▶ **GIVEN INSTRUCTION**:
Starting with the line that contains "When viewed in", write out each line through the end of the listing, unchanged. Output nothing else.

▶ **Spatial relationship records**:
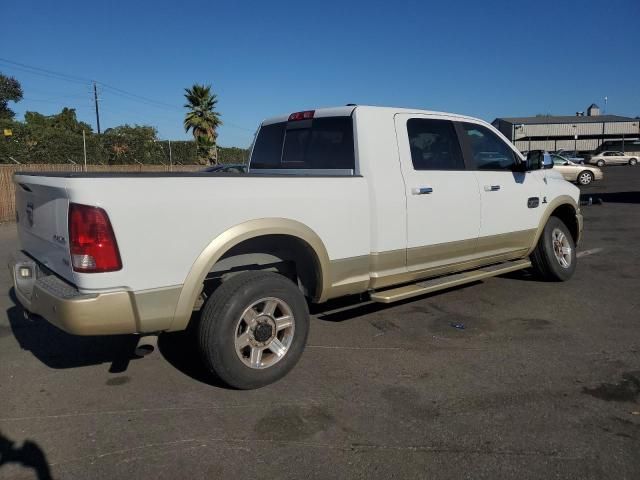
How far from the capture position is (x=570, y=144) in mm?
79312

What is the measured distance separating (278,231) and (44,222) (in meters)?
1.56

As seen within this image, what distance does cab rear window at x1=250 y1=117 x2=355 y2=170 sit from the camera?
15.1ft

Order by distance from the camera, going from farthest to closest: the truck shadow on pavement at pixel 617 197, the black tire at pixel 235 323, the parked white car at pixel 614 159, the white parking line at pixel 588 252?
the parked white car at pixel 614 159, the truck shadow on pavement at pixel 617 197, the white parking line at pixel 588 252, the black tire at pixel 235 323

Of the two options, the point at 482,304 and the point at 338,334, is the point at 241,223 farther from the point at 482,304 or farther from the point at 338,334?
the point at 482,304

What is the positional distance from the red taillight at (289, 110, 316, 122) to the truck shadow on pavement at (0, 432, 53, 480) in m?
3.47

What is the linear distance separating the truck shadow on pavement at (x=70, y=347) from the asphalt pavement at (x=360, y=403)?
2 centimetres

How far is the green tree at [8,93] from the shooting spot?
5497cm

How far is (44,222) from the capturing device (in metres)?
3.57

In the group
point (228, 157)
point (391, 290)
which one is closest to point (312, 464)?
point (391, 290)

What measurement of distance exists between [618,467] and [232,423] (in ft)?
7.04

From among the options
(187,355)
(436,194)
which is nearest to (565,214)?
(436,194)

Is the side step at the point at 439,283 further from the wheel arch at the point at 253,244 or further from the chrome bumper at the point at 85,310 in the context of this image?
the chrome bumper at the point at 85,310

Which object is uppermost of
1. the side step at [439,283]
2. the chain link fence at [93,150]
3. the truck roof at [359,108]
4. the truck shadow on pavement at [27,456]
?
the chain link fence at [93,150]

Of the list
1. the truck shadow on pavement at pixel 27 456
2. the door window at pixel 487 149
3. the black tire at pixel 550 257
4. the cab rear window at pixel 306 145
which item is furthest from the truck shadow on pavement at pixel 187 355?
the black tire at pixel 550 257
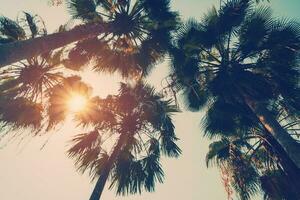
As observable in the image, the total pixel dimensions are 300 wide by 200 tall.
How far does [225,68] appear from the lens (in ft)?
30.6

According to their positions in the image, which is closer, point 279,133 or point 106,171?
point 279,133

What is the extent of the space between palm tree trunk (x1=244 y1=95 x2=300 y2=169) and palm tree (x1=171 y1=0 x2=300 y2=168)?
3 centimetres

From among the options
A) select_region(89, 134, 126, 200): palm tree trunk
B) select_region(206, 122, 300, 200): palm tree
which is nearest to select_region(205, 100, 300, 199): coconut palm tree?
select_region(206, 122, 300, 200): palm tree

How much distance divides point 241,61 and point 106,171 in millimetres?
5213

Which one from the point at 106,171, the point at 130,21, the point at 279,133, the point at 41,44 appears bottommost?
the point at 41,44

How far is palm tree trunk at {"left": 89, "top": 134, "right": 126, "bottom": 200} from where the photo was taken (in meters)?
8.23

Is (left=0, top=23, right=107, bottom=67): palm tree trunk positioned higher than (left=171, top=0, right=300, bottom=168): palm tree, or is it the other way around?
(left=171, top=0, right=300, bottom=168): palm tree

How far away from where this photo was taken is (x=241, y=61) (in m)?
9.44

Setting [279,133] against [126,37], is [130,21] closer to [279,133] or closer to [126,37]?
[126,37]

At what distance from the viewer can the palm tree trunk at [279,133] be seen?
688 centimetres

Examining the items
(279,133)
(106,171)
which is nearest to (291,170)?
(279,133)

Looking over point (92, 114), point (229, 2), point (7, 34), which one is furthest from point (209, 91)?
point (7, 34)

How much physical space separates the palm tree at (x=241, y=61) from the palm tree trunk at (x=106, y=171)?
8.24ft

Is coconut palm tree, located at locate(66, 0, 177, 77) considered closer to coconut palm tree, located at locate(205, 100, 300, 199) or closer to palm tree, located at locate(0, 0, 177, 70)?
palm tree, located at locate(0, 0, 177, 70)
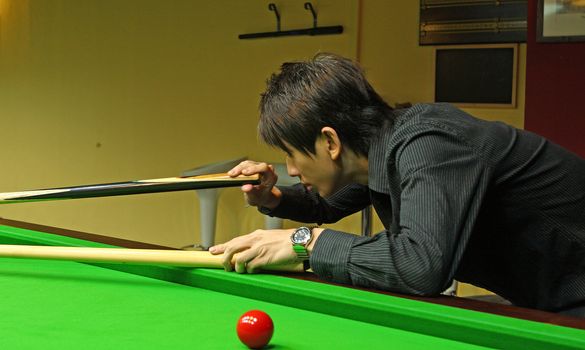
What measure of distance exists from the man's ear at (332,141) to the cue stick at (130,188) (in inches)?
16.9

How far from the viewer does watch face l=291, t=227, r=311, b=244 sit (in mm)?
1574

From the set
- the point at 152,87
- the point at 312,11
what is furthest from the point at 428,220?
the point at 152,87

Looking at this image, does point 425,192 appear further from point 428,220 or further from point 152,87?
point 152,87

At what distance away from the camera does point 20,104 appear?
621 centimetres

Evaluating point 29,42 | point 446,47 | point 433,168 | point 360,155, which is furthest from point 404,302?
point 29,42

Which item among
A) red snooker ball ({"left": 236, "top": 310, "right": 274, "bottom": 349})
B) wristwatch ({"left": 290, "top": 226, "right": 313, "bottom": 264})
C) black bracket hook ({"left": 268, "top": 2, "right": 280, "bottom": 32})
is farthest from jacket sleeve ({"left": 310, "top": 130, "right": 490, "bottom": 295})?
black bracket hook ({"left": 268, "top": 2, "right": 280, "bottom": 32})

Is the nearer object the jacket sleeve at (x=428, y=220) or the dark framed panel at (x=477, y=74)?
the jacket sleeve at (x=428, y=220)

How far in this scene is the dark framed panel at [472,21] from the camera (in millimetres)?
4023

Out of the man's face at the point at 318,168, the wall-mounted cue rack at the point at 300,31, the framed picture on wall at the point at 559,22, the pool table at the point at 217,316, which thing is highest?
the wall-mounted cue rack at the point at 300,31

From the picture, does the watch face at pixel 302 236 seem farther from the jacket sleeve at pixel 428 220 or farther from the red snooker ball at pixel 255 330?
the red snooker ball at pixel 255 330

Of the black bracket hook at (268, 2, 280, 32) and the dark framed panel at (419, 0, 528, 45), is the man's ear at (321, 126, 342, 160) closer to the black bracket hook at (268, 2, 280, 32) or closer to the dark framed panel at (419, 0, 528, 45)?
the dark framed panel at (419, 0, 528, 45)

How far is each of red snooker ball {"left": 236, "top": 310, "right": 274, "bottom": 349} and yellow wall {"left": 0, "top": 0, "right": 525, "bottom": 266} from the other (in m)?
3.19

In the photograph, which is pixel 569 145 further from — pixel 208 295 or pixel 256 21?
pixel 256 21

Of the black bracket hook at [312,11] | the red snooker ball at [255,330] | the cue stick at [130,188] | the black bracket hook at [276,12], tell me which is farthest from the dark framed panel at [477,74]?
the red snooker ball at [255,330]
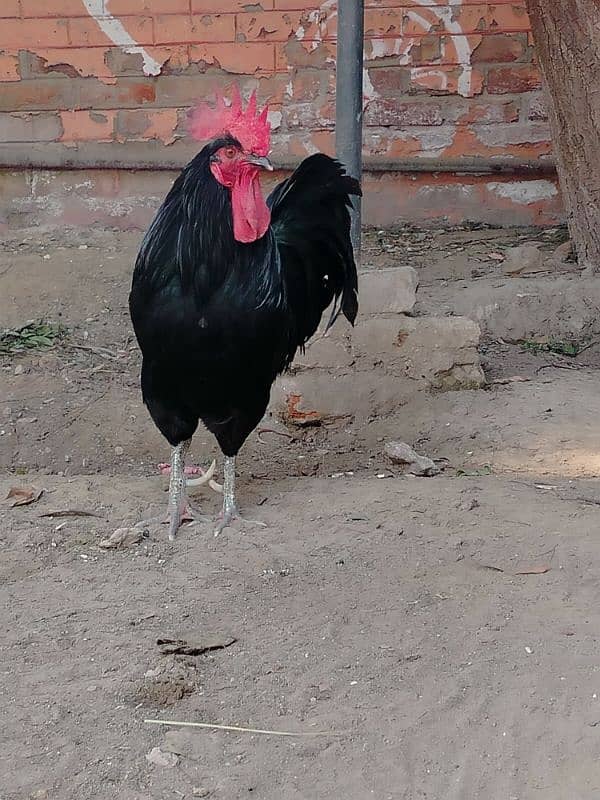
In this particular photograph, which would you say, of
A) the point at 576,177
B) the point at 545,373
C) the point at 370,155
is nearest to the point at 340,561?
the point at 545,373

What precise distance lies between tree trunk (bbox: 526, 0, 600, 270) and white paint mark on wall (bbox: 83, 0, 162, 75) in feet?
9.37

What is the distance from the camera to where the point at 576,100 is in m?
6.01

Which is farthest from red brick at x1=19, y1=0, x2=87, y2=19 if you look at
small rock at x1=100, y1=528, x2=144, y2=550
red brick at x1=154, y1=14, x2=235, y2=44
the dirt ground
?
small rock at x1=100, y1=528, x2=144, y2=550

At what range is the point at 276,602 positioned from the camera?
3.16 m

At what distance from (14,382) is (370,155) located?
3.39 metres

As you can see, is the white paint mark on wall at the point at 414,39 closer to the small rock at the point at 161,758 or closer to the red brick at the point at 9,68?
the red brick at the point at 9,68

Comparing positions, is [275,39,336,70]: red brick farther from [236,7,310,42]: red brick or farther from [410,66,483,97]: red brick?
[410,66,483,97]: red brick

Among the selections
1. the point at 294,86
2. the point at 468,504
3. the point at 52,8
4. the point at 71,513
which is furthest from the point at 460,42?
the point at 71,513

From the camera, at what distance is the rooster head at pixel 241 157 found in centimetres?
345

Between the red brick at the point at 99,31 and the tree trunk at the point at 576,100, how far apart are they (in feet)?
9.42

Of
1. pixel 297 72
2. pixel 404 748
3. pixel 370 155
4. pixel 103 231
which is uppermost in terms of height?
pixel 297 72

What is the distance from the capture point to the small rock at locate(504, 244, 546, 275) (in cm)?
641

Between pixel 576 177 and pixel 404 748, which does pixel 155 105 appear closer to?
pixel 576 177

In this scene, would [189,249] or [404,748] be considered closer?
[404,748]
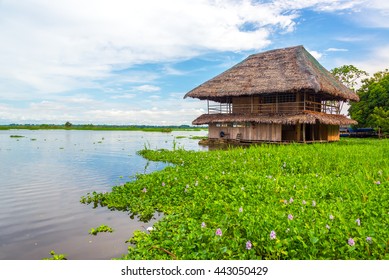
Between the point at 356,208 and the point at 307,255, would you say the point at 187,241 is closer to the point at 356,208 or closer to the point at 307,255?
the point at 307,255

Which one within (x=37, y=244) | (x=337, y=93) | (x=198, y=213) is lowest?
(x=37, y=244)

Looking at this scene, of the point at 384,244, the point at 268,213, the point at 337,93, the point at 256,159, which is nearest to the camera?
the point at 384,244

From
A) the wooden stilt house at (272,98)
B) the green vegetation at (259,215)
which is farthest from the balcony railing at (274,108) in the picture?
the green vegetation at (259,215)

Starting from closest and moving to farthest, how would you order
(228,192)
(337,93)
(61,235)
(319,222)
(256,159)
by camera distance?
(319,222), (61,235), (228,192), (256,159), (337,93)

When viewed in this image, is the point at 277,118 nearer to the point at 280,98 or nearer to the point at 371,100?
the point at 280,98

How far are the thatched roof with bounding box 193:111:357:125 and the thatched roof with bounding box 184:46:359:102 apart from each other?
64.4 inches

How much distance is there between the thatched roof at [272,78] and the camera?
2061 cm

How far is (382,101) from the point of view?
1262 inches

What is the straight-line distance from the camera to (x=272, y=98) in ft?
77.0

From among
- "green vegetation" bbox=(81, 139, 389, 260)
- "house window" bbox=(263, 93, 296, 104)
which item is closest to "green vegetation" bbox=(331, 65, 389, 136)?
"house window" bbox=(263, 93, 296, 104)

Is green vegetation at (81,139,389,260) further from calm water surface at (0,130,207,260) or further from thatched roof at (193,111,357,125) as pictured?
thatched roof at (193,111,357,125)

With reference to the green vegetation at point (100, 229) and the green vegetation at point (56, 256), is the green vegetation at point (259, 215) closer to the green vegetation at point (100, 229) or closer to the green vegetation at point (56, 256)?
the green vegetation at point (100, 229)

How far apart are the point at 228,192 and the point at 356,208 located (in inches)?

▶ **SOLUTION TO THIS EXERCISE**:
When viewed in this image, is the point at 277,118 nearer to the point at 280,98 or nearer to the point at 371,100?
the point at 280,98

How far are the thatched roof with bounding box 193:111:357:125 and the thatched roof with bounding box 184:46:359:102 apart from each other?
64.4 inches

How much distance is there between the thatched roof at [272,78] and the camera?
2061 cm

How far is (382,101) from the point of view?
1262 inches

What is the straight-line distance from the camera to (x=272, y=98) in ft?
77.0

From among
- "green vegetation" bbox=(81, 139, 389, 260)
- "house window" bbox=(263, 93, 296, 104)
which item is closest to "green vegetation" bbox=(331, 65, 389, 136)?
"house window" bbox=(263, 93, 296, 104)

Is green vegetation at (81,139,389,260) further from calm water surface at (0,130,207,260) or further from thatched roof at (193,111,357,125) as pictured?
thatched roof at (193,111,357,125)

With reference to the green vegetation at point (100, 229) and the green vegetation at point (56, 256), is the green vegetation at point (259, 215) closer to the green vegetation at point (100, 229) or closer to the green vegetation at point (56, 256)?
the green vegetation at point (100, 229)

How far apart are the point at 228,192 and the point at 356,208 located (in inches)?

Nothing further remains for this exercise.